Switch bags??? WTF moment is right! My apologies I misunderstood and I do think you did the right thing. I still stand by my statement though that nurses in general are quite divisive.....and well basically "they eat their young".

:rotfl:

Love and Peace,

loerith

I would never have taken the one bag down and givin it to another patient. I miss understood your first post. And I also, stand by my comment that nurses eat their young.

Read my story entitled " Down and Dirty in the Oklahoma State Board of Nursing" on this Forum, by me sleepless in Norman.

OK...I totally missed it where she said that someone switched bags? I am NOT talking cross contamination here! That is a total WTF moment! I am saying if the nurse took down the ones bag and continued the other persons bag. And I agree, Nurses out # doctors and almost any other profession. If we stuck together, look and see how many good things we could do together. Look at the people we could vote into office.
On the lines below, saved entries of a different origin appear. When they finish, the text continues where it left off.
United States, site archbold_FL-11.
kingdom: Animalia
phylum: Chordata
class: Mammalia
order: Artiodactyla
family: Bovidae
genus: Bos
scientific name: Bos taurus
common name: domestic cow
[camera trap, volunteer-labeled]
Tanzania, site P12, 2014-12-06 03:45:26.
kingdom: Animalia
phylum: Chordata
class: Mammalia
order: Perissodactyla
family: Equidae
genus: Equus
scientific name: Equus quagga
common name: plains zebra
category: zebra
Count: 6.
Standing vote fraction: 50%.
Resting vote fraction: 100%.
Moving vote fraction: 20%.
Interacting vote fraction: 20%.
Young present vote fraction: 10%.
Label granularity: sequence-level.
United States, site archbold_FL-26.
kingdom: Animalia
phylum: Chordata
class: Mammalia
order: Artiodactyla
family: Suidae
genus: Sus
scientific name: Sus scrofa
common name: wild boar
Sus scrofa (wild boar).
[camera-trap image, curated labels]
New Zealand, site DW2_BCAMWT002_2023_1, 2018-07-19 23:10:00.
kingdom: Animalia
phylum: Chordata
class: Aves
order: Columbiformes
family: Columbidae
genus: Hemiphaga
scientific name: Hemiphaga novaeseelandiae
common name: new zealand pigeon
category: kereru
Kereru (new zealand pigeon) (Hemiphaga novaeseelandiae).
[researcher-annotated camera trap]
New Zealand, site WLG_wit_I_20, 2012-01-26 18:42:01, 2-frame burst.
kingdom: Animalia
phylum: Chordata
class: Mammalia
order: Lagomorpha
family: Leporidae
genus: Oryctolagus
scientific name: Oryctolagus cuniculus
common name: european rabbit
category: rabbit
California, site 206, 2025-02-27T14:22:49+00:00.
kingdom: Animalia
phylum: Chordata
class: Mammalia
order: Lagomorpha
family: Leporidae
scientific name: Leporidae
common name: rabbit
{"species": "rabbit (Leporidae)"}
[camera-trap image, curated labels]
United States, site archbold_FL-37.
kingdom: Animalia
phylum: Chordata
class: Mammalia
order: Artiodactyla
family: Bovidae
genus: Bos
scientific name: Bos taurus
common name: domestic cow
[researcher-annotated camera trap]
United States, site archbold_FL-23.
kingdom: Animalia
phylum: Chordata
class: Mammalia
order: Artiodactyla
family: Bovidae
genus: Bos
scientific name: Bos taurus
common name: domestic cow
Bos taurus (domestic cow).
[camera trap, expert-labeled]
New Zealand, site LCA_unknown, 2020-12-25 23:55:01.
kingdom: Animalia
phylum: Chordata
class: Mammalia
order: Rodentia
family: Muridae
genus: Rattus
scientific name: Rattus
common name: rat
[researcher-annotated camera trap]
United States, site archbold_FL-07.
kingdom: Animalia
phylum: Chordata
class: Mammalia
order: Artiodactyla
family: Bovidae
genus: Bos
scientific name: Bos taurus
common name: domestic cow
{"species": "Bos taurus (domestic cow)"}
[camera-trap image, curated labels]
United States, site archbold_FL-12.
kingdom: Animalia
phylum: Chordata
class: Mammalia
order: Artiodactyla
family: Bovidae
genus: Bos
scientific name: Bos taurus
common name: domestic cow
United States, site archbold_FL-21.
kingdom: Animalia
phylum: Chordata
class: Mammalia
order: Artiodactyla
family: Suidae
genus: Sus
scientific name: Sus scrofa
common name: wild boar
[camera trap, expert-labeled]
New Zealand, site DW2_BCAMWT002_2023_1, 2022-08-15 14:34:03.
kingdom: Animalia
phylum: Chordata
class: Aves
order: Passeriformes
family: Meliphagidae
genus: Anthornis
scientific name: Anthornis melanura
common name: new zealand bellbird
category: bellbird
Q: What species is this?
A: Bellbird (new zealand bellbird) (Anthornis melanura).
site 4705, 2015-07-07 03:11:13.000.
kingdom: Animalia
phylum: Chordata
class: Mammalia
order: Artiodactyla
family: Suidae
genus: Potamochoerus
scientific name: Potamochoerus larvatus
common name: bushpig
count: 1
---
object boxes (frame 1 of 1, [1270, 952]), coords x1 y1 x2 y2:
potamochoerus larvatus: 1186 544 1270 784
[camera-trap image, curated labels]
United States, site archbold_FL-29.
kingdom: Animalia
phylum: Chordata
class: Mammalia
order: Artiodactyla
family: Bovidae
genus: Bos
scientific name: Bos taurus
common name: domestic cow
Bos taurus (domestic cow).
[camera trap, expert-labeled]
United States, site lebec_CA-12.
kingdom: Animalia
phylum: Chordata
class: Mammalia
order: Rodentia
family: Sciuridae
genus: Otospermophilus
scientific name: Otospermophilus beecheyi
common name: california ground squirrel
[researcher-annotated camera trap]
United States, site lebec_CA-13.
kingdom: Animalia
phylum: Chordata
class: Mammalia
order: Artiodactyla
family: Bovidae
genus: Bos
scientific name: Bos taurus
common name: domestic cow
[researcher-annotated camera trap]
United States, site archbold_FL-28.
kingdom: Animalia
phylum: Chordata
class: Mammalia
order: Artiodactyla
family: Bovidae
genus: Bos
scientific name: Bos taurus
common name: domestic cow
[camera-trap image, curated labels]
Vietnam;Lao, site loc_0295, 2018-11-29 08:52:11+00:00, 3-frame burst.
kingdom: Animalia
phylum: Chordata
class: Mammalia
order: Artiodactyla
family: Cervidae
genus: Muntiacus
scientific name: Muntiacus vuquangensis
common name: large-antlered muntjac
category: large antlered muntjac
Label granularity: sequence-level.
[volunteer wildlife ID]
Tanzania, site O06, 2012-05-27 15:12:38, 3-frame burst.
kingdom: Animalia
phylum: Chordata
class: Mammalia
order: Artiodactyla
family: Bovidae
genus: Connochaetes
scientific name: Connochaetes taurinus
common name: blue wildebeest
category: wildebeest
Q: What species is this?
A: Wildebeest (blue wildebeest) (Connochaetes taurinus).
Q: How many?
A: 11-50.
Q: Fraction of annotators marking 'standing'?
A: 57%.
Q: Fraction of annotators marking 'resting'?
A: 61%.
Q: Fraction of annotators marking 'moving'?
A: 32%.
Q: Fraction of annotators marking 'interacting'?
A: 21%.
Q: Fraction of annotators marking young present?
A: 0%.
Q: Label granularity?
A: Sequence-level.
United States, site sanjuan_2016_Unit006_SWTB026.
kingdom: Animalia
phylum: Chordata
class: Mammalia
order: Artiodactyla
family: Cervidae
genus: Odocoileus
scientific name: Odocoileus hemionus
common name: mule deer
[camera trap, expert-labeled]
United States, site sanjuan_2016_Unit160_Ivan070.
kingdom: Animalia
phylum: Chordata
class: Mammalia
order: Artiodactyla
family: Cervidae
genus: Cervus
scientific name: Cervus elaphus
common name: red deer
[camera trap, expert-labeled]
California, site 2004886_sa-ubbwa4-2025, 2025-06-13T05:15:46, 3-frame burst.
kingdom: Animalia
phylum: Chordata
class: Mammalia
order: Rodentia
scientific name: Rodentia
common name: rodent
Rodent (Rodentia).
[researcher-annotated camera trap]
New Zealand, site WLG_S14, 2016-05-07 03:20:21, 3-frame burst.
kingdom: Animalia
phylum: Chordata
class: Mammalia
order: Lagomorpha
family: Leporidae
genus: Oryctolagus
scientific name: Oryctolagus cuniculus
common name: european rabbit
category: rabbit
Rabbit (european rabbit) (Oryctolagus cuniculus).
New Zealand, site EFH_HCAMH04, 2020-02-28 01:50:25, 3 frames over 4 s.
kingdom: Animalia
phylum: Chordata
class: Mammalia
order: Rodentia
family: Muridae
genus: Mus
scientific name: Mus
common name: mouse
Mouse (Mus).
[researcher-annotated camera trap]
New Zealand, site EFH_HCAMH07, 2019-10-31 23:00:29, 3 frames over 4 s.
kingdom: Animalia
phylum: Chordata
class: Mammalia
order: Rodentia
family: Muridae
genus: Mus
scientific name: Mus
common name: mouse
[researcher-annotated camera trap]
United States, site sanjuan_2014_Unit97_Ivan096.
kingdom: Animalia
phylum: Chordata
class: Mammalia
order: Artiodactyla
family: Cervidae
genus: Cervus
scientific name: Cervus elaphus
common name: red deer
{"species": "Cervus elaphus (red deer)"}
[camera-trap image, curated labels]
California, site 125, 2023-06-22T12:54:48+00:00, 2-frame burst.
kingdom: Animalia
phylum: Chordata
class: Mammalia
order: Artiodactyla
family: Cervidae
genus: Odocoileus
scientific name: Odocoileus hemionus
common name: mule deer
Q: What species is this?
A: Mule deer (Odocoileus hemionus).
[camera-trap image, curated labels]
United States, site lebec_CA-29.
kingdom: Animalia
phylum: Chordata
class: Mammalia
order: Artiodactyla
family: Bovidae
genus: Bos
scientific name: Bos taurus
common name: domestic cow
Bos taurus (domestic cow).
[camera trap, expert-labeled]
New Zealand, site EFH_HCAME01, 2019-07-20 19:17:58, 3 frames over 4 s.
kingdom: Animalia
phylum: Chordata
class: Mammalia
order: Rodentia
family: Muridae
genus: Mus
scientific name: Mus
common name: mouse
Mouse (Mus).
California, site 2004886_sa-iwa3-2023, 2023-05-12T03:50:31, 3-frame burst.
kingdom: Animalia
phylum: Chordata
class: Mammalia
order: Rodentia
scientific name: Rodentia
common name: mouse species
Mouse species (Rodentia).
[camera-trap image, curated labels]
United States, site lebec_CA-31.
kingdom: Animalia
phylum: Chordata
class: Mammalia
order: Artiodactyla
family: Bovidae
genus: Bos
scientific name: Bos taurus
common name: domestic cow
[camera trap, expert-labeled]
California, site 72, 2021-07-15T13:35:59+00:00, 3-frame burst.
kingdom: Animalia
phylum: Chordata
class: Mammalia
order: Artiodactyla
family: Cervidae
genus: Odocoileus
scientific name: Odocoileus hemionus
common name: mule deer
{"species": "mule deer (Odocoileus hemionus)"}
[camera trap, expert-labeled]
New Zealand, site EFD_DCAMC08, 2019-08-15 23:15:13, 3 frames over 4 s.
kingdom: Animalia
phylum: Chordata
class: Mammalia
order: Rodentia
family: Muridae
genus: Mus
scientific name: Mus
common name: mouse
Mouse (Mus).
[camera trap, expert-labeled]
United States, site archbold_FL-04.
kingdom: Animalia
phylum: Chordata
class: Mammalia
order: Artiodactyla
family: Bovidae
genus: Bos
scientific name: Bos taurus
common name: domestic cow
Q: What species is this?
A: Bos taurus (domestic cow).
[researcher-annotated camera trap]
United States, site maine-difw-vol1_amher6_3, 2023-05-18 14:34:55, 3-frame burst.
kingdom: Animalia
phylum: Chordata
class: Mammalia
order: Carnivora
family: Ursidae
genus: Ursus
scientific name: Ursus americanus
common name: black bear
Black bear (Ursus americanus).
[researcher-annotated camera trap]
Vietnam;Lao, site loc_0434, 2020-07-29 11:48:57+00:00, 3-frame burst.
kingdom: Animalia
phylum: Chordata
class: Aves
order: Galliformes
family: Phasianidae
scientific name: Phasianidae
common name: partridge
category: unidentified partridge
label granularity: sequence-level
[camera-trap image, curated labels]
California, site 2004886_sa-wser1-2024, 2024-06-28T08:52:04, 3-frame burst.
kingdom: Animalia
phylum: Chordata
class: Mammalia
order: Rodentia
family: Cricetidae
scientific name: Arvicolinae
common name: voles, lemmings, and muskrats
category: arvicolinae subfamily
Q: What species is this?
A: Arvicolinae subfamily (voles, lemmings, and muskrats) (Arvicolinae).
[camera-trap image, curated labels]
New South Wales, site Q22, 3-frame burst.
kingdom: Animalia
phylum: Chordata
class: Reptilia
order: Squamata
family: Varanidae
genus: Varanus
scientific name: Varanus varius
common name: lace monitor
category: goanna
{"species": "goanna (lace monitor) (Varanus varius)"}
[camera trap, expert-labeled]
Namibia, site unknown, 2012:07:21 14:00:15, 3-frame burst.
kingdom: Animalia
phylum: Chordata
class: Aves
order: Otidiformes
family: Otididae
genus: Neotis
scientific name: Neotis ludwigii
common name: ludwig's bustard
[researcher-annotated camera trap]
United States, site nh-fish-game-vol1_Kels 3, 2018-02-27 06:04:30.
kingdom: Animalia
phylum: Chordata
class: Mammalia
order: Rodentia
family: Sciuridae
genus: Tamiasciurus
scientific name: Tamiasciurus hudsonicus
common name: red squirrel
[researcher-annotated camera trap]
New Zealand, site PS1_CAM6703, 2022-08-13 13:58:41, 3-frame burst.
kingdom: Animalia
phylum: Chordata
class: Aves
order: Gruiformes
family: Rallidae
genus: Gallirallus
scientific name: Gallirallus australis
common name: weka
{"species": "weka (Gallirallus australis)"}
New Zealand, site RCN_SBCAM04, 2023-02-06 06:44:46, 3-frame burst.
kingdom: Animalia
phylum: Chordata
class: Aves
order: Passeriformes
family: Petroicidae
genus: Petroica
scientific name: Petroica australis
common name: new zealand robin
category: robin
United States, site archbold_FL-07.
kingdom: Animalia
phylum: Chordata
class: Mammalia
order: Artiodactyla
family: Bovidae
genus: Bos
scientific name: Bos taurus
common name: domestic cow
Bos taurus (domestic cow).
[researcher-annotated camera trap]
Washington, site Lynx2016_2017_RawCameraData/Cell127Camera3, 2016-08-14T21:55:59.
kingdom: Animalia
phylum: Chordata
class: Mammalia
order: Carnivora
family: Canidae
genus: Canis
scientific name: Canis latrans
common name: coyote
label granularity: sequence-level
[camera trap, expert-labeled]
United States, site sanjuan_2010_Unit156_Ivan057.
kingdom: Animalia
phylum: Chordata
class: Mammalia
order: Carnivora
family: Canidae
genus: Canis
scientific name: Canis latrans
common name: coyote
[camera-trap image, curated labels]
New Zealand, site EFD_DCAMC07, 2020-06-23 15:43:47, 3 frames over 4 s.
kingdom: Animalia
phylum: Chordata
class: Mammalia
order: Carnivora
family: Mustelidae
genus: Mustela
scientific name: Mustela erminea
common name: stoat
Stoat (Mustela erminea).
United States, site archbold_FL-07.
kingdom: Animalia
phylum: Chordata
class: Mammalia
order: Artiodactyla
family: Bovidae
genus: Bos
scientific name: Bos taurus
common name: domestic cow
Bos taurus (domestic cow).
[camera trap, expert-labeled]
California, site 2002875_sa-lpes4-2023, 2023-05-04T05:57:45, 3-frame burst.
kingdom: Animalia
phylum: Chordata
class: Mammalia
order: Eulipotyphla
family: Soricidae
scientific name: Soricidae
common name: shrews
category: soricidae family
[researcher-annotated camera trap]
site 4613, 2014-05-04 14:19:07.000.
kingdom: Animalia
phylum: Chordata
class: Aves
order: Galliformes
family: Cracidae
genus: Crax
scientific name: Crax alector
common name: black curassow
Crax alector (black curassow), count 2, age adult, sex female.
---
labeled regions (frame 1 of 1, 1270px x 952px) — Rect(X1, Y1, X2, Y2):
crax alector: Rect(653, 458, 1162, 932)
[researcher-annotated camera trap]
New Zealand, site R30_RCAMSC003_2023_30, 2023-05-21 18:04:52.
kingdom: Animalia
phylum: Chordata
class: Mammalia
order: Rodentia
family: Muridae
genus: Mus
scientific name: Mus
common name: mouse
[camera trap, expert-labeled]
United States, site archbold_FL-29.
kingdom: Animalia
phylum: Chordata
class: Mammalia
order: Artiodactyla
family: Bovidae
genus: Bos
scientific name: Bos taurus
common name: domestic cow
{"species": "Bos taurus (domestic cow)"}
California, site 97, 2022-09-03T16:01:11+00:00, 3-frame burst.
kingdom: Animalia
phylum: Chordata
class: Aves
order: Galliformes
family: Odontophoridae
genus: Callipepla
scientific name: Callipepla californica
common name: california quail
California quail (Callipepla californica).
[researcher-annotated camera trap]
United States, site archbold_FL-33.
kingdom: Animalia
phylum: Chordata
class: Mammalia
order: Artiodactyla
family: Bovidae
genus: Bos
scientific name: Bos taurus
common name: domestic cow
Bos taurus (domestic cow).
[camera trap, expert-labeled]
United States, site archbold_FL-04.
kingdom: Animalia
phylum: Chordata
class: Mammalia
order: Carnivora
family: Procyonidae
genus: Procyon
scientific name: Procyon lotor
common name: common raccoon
Nurses need to UNITE!

I Commend nurses for staying in the hospital setting when there is such a nursing crisis and the work is so difficult. All too many nurses are taking these "phone insurance" type jobs, or jobs that take them out of the patient care setting for that perfect M-F daylight job, leaving hospital nurses critically understaffed and over worked. We should be saying Thank God you still want to work in a hospital setting, and cut them a break if a error happens (that does not harm the patient).

If we had enough nurses to go around, and we weren't so busy doing JCAHO paperwork ****, we could give the patient care that we were taught.

In your honest opinion would hospitals staff more nurses on the floor if they were available or would they keep the numbers they are currently using because they are getting the job done? More cost effective.